• _DATA SECTION_:

------------------------------------

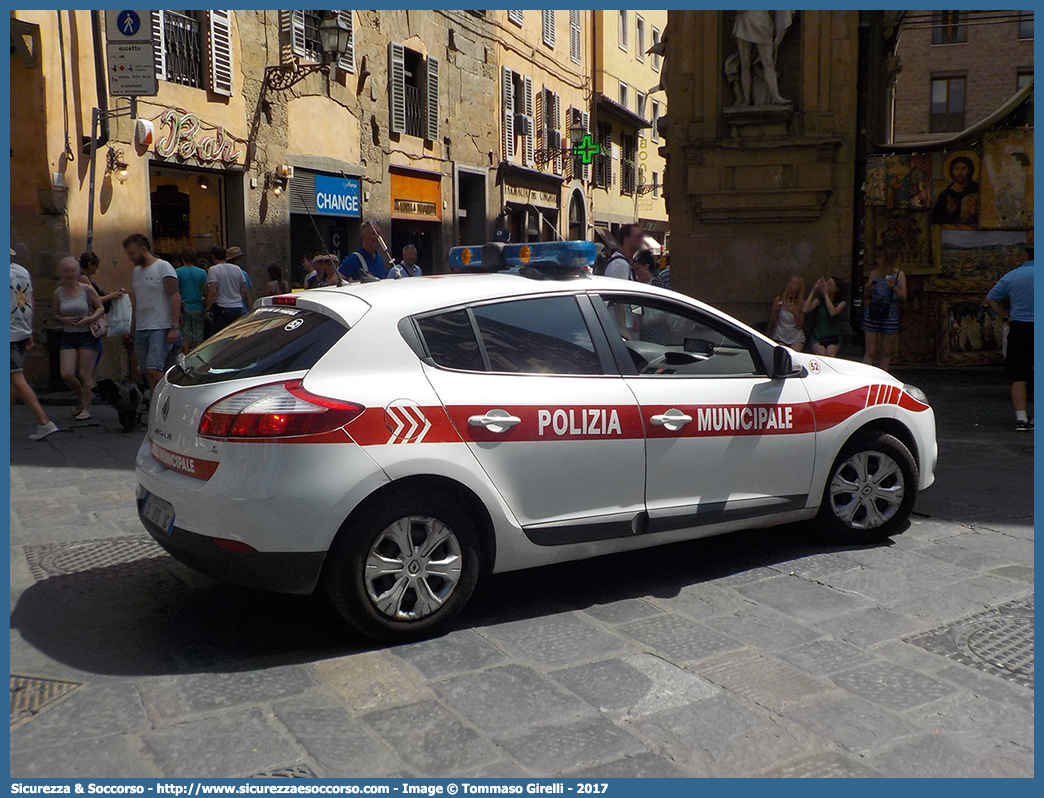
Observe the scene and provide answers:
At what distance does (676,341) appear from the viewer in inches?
206

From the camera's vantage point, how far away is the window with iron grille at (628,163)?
130 ft

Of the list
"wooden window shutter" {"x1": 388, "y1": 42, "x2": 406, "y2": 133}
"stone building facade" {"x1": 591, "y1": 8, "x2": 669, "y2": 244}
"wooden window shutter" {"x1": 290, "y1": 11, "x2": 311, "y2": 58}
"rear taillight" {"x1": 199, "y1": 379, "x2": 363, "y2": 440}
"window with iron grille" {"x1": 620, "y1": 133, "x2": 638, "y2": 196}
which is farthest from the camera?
"window with iron grille" {"x1": 620, "y1": 133, "x2": 638, "y2": 196}

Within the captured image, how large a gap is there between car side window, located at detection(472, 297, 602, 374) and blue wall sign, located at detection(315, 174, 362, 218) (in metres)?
14.9

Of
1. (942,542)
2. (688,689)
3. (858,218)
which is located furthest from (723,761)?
(858,218)

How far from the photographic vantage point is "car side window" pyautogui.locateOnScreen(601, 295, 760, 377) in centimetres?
493

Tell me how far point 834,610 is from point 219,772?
2.71 m

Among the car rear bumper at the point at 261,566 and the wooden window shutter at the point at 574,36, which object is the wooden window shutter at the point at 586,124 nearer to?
the wooden window shutter at the point at 574,36

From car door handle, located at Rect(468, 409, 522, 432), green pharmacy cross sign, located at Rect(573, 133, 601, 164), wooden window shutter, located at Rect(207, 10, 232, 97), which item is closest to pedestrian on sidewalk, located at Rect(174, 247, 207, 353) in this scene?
wooden window shutter, located at Rect(207, 10, 232, 97)

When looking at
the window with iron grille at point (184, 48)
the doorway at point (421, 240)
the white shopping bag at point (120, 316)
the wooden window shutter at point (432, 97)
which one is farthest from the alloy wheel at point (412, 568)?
the wooden window shutter at point (432, 97)

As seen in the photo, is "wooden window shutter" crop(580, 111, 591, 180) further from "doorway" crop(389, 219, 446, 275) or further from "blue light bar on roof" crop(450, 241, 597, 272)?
"blue light bar on roof" crop(450, 241, 597, 272)

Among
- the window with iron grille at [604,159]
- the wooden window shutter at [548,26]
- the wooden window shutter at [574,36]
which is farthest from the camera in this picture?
the window with iron grille at [604,159]

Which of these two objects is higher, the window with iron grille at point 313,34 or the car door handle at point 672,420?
the window with iron grille at point 313,34

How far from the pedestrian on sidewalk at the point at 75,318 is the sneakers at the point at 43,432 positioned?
2.42 feet

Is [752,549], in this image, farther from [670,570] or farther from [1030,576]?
[1030,576]
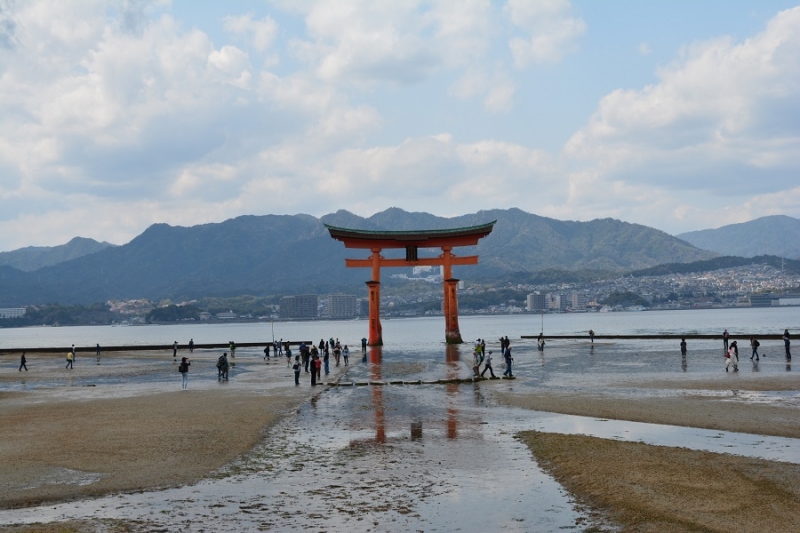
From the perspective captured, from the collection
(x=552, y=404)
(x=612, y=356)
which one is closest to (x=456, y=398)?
(x=552, y=404)

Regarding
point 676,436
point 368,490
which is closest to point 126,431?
A: point 368,490

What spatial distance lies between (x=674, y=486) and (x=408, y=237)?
50.1 m

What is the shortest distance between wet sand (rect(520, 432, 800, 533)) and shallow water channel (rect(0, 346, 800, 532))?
620mm

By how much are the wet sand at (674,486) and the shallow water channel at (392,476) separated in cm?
62

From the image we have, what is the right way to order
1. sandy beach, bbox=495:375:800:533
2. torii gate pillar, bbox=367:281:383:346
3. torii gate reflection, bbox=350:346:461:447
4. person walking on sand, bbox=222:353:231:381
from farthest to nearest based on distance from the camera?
torii gate pillar, bbox=367:281:383:346 → person walking on sand, bbox=222:353:231:381 → torii gate reflection, bbox=350:346:461:447 → sandy beach, bbox=495:375:800:533

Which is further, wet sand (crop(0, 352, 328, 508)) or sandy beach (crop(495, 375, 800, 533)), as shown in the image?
wet sand (crop(0, 352, 328, 508))

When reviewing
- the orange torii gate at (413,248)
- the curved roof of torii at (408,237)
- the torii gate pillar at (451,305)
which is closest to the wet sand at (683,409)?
the torii gate pillar at (451,305)

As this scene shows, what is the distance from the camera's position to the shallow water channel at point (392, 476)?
10992 mm

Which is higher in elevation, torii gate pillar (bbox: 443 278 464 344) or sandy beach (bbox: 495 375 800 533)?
torii gate pillar (bbox: 443 278 464 344)

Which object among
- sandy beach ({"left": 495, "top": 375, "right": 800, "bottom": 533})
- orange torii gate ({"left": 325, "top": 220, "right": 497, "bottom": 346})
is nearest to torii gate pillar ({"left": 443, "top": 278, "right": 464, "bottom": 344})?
orange torii gate ({"left": 325, "top": 220, "right": 497, "bottom": 346})

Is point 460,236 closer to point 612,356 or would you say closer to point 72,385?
point 612,356

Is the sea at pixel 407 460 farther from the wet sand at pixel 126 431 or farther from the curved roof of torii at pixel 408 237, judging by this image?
the curved roof of torii at pixel 408 237

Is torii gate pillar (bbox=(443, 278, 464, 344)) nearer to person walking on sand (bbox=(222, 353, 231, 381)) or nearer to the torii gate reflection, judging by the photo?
the torii gate reflection

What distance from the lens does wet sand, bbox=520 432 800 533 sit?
34.2 ft
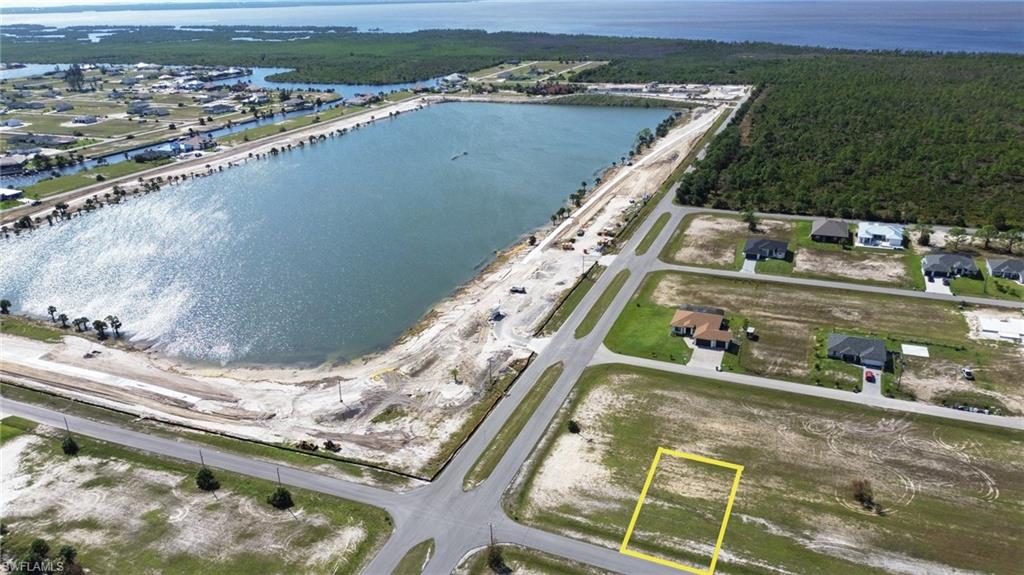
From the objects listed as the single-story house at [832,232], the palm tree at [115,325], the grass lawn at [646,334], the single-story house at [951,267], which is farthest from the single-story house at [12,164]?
the single-story house at [951,267]

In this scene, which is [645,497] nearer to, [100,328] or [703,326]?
[703,326]

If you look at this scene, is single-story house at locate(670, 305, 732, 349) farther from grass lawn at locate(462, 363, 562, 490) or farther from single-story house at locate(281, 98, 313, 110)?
single-story house at locate(281, 98, 313, 110)

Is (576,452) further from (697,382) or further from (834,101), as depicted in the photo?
(834,101)

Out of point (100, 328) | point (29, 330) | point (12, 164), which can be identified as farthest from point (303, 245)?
point (12, 164)

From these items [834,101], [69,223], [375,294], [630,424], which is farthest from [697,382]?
[834,101]

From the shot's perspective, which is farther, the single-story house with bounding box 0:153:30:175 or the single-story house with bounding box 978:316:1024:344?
the single-story house with bounding box 0:153:30:175

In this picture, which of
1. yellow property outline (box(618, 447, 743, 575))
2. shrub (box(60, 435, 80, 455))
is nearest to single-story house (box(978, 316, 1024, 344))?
yellow property outline (box(618, 447, 743, 575))
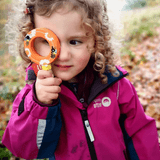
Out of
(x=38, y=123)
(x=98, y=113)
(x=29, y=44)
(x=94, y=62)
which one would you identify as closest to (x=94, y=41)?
(x=94, y=62)

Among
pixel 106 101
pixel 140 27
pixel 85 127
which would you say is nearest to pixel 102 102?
pixel 106 101

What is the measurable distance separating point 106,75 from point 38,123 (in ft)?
2.38

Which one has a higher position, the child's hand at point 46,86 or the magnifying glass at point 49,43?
→ the magnifying glass at point 49,43

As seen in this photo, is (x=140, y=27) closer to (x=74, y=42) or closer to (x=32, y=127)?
(x=74, y=42)

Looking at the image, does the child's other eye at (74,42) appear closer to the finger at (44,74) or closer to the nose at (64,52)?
the nose at (64,52)

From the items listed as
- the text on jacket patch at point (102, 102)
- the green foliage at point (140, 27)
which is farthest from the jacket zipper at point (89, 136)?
the green foliage at point (140, 27)

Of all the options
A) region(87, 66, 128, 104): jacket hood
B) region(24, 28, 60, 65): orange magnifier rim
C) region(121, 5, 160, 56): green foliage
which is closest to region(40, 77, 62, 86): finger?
region(24, 28, 60, 65): orange magnifier rim

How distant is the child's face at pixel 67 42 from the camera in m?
1.02

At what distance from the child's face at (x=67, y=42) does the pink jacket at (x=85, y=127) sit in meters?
0.23

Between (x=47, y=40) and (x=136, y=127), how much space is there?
1.18 metres

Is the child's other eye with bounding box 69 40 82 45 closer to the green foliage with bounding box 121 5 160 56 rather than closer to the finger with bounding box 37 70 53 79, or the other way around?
the finger with bounding box 37 70 53 79

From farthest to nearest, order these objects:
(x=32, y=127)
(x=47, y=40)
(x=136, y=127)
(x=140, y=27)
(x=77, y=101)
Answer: (x=140, y=27)
(x=136, y=127)
(x=77, y=101)
(x=32, y=127)
(x=47, y=40)

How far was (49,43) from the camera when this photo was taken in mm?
1026

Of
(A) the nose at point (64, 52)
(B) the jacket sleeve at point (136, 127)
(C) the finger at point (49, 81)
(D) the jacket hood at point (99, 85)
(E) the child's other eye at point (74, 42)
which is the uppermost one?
(E) the child's other eye at point (74, 42)
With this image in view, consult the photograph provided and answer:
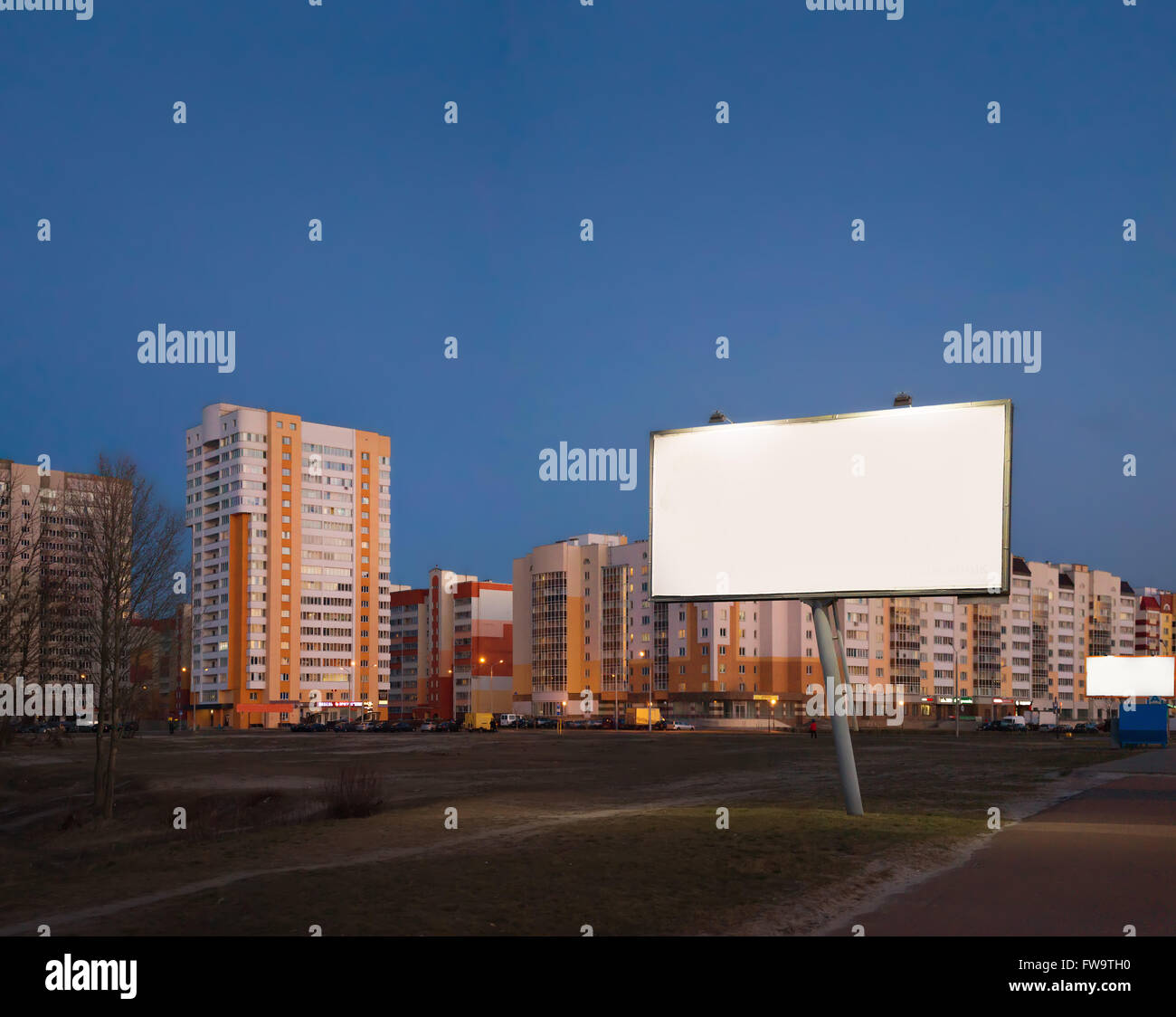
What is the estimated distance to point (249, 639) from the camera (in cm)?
18138

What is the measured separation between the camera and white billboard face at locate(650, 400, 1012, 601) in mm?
23391

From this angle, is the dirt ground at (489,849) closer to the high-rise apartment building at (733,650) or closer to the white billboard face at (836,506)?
the white billboard face at (836,506)

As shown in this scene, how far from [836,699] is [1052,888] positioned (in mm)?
9802

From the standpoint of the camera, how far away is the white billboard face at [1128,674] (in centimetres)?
7631

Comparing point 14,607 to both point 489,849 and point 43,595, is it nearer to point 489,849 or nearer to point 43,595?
point 43,595

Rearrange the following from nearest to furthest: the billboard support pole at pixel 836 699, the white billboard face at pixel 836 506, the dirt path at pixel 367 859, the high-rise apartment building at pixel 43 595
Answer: the dirt path at pixel 367 859
the white billboard face at pixel 836 506
the billboard support pole at pixel 836 699
the high-rise apartment building at pixel 43 595

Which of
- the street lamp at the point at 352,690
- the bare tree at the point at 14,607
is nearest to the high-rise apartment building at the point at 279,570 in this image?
the street lamp at the point at 352,690

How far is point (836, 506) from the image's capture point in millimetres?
24719

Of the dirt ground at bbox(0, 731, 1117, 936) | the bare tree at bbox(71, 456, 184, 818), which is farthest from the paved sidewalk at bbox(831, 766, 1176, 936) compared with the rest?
the bare tree at bbox(71, 456, 184, 818)

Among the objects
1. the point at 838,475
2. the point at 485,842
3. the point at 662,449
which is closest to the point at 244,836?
the point at 485,842

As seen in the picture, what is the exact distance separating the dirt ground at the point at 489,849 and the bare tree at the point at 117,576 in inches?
129

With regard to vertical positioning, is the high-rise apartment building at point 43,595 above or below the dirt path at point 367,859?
above

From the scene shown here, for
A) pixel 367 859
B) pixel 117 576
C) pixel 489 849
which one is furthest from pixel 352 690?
pixel 367 859
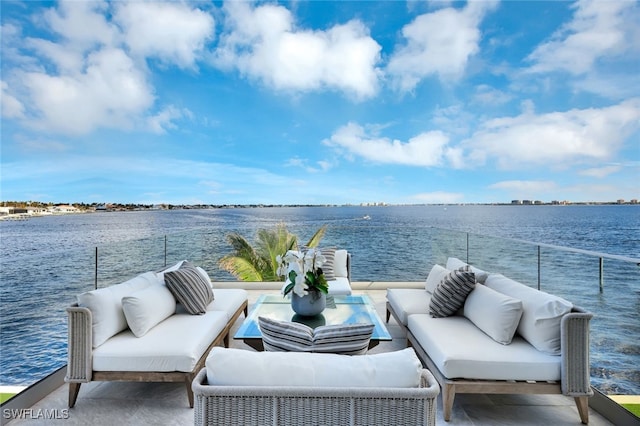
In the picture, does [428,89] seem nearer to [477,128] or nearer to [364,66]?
[364,66]

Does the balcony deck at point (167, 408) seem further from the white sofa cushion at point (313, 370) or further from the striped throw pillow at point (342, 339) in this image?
→ the white sofa cushion at point (313, 370)

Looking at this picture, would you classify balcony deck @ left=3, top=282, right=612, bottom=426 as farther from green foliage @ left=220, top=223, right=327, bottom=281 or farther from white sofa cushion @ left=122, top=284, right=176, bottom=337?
green foliage @ left=220, top=223, right=327, bottom=281

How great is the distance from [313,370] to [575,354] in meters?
1.70

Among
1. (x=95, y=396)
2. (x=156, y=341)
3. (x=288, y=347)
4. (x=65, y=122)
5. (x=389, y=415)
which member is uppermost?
(x=65, y=122)

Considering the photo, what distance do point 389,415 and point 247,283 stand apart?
4548mm

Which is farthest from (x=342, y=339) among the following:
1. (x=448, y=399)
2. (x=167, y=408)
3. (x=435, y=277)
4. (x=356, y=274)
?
(x=356, y=274)

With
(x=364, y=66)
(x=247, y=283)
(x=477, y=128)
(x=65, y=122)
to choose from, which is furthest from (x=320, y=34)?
(x=477, y=128)

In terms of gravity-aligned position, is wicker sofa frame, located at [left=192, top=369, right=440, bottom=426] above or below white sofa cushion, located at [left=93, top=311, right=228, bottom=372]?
above

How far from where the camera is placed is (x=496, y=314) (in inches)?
88.7

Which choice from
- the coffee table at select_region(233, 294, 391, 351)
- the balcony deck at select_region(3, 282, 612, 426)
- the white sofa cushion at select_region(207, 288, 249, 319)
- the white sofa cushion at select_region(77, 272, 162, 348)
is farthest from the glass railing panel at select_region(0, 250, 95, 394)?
the coffee table at select_region(233, 294, 391, 351)

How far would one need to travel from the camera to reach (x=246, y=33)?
7688 mm

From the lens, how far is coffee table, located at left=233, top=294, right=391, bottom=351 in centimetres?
254

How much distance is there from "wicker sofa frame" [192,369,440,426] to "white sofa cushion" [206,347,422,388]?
3 cm

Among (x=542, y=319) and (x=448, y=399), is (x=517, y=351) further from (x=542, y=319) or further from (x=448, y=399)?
(x=448, y=399)
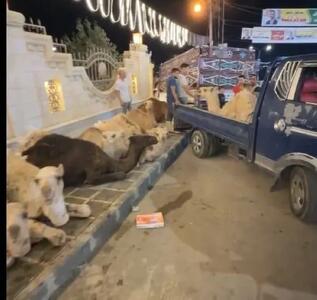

------------------------------------

• _BRIEF_:
List each line of the data above that contains the word "balcony".

• _SOLUTION FOR THIS PROBLEM_:
Does the balcony deck at point (167, 408) seem further from the white sofa cushion at point (313, 370) or further from the striped throw pillow at point (342, 339) in this image?
Looking at this picture, would you classify balcony deck @ left=3, top=282, right=612, bottom=426 as farther from green foliage @ left=220, top=223, right=327, bottom=281 or farther from white sofa cushion @ left=122, top=284, right=176, bottom=337?
- the balcony deck at select_region(3, 282, 612, 426)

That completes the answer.